The wiry blacksmith gave the ranger a quick worried look.
“No. He said it with the right attitude,” Sam replied, more for the blacksmith’s sake than for Cadden Cullen’s.
As Kitty handed Shelly the dipper, Kitty saw the others looking away from her cell toward Cadden Cullen, and she made her move. She grasped Shelly’s hand and held it firmly as she leaned in close to her through the bars. “I know what you did,” she whispered almost into Shelly’s ear.
Shelly looked shocked; her face turned ashen. She tried to jerk her hand free without the others noticing, but Kitty held it firmly, wearing a deceptively sweet smile. “Don’t worry. It’ll stay our little secret. You help me, and I’ll help you.”
This time Shelly did pull her hand free, but only because Kitty released it as the ranger looked back around toward the two.
“Thank you, young lady,” Kitty said in a normal tone of voice. “I needed that.” She ran a hand across her wet lips. Did the ranger hear anything, see anything? She wondered, staring at him. If he had, his eyes weren’t about to reveal it. I’ve learned that much about him, she told herself.

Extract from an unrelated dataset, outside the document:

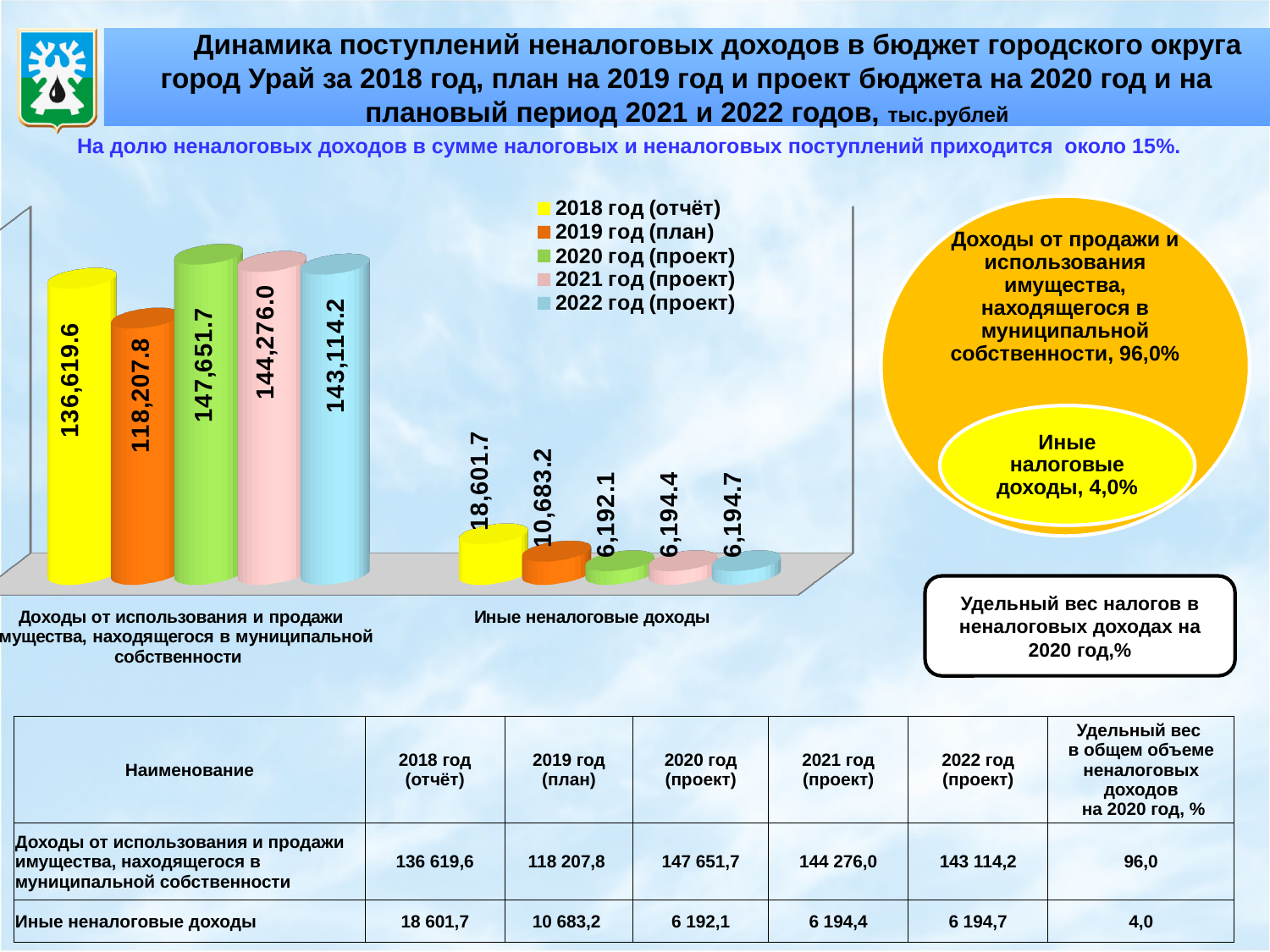
How many categories are shown on the x axis of the bar chart? 2 In the circle diagram on the right, what share is shown for 'Доходы от продажи и использования имущества, находящегося в муниципальной собственности'? 96,0% In the bar chart, what is the difference between the 2020 год (проект) and 2018 год (отчёт) values for 'Доходы от использования и продажи имущества, находящегося в муниципальной собственности'? 11,032.1 In the bar chart, what is the difference between the 2018 год (отчёт) and 2019 год (план) values for 'Иные неналоговые доходы'? 7,918.5 In the bar chart, what is the value for 'Иные неналоговые доходы' in the '2022 год (проект)' series? 6,194.7 In the bar chart, which series has the lowest value for 'Доходы от использования и продажи имущества, находящегося в муниципальной собственности'? 2019 год (план) In the bar chart, which is larger for 'Доходы от использования и продажи имущества, находящегося в муниципальной собственности': the 2021 год (проект) value or the 2022 год (проект) value? 2021 год (проект) In the bar chart, which series has the highest value for 'Доходы от использования и продажи имущества, находящегося в муниципальной собственности'? 2020 год (проект) In the bar chart, which series has the highest value for 'Иные неналоговые доходы'? 2018 год (отчёт) How many series does the legend of the bar chart list? 5 In the bar chart, what is the value for 'Иные неналоговые доходы' in the '2019 год (план)' series? 10,683.2 In the bar chart, what is the value for 'Доходы от использования и продажи имущества, находящегося в муниципальной собственности' in the '2018 год (отчёт)' series? 136,619.6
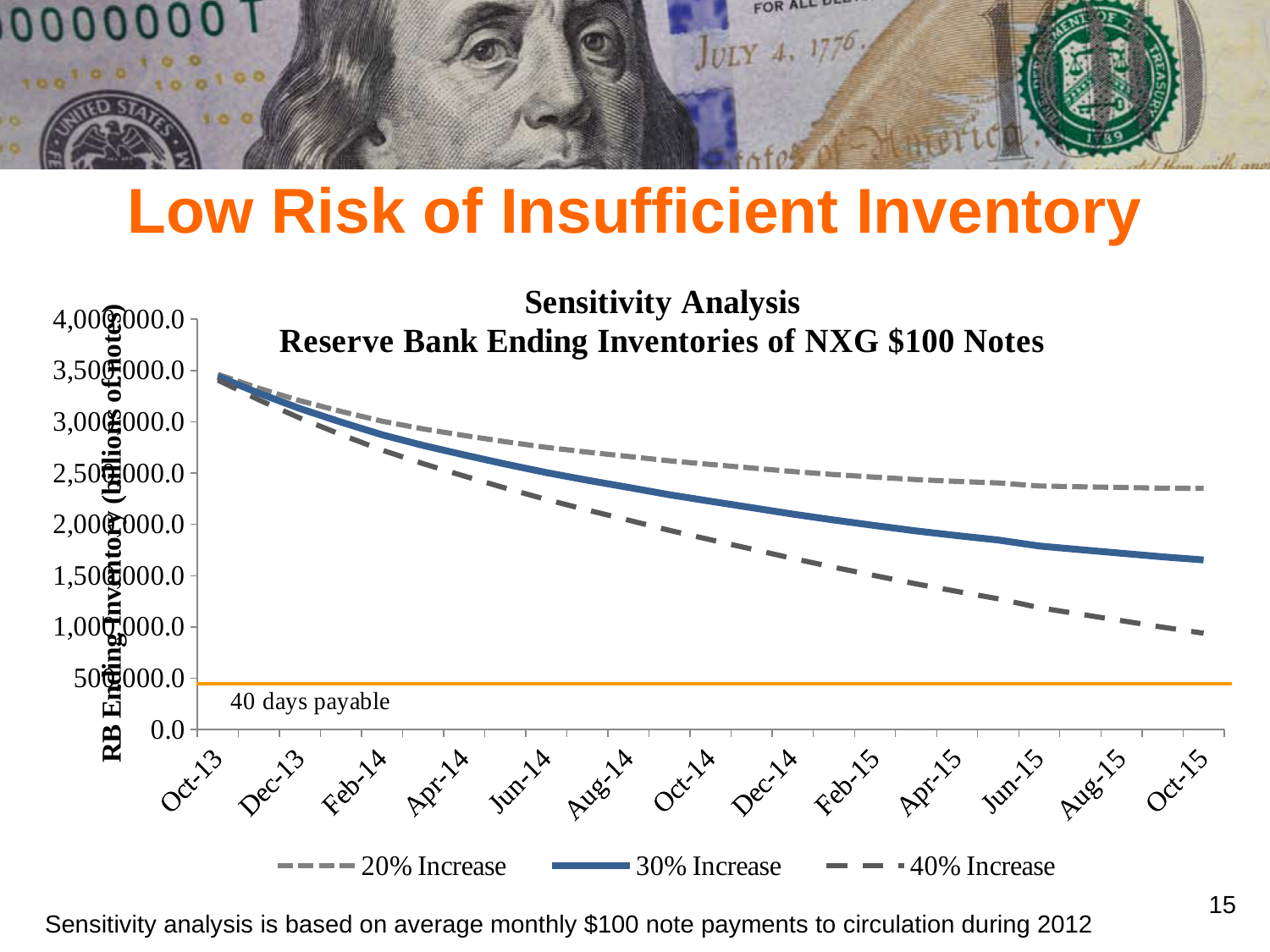
Is the value for the 40% Increase series at Oct-15 greater or less than 1,500,000.0? less Which series does the legend show with a solid blue line? 30% Increase How many series does the legend list? 3 Which series has the highest value at Oct-15? 20% Increase What is the title of the chart? Sensitivity Analysis Reserve Bank Ending Inventories of NXG $100 Notes Is the value for the 20% Increase series at Oct-15 greater or less than 2,000,000.0? greater How many date labels are shown on the x axis? 13 Is the value for the 30% Increase series at Oct-15 greater or less than 1,500,000.0? greater What kind of chart is shown on the slide? line chart Do the values for the 30% Increase series rise or fall from Oct-13 to Oct-15? fall At Oct-15, which is larger: the 20% Increase value or the 40% Increase value? 20% Increase Which series has the lowest value at Oct-15? 40% Increase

Shelly Linde backed away from the cells. Sam saw the tremble in her hand as she hooked the dipper on the bucket’s edge. “I’ll go fetch some more water and heat it up for Doc Stanton when he gets here. I’ll find some bandages too.”
Longworth stepped over closer to her and said in a soft voice, “Miss Shelly, I hope someday soon you’ll allow me to thank you properly for all your help.” As he spoke he guided her farther away from the cells. “I hope you’ll accompany me to dinner some evening?” he asked.
“Oh, my . . .” Shelly paused and stood looking at him in silence for a moment. Finally she said, “Why, yes, Detective Longworth. I would be most pleased to dine with you.”
With the three cells padlocked, Sam cut in for a second and said to Longworth, “I’m going to walk to the cantina and see what’s going on there.”
Longworth turned from Shelly and said, “I—I’ll go with you, just in case—”
“No,” said the ranger before Longworth finished his words. He knew the detective was more interested in talking to the young lady than in a cantina full of angry drunks. “We need you right here, keeping an eye on things. I’ll be all right.”
“What’re you going to do?” Longworth asked.
“Just straighten things out a little,” Sam said quietly.
“I need to go get that water started,” Shelly said, sounding harried. She walked to the door.
The ranger walked with her, opened the door for her and said, “After you, Miss Shelly. Then he gave Longworth a look and followed her out the door, onto the boardwalk.